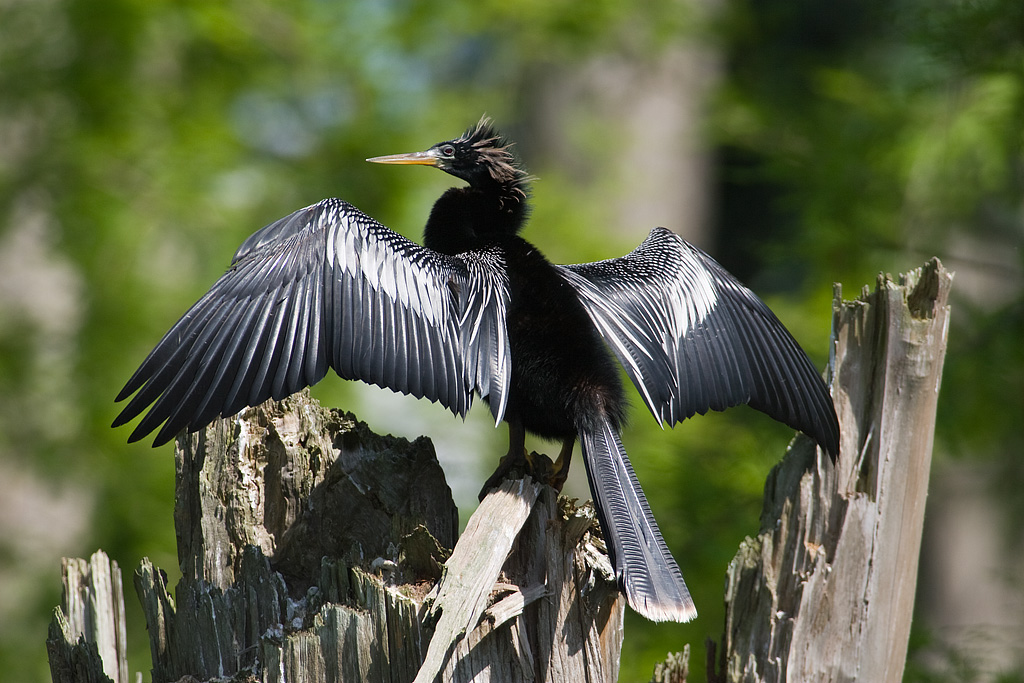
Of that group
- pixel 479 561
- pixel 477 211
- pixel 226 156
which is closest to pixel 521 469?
pixel 479 561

##############################

→ EXERCISE DETAILS:
Please edit the material above, changing "group" to "set" and leaving every other line as it is. Leave the pictures out of your answer.

→ RESPONSE BELOW:
Of that set
- pixel 479 561
- pixel 477 211
- pixel 226 156
which is closest to pixel 521 469?
pixel 479 561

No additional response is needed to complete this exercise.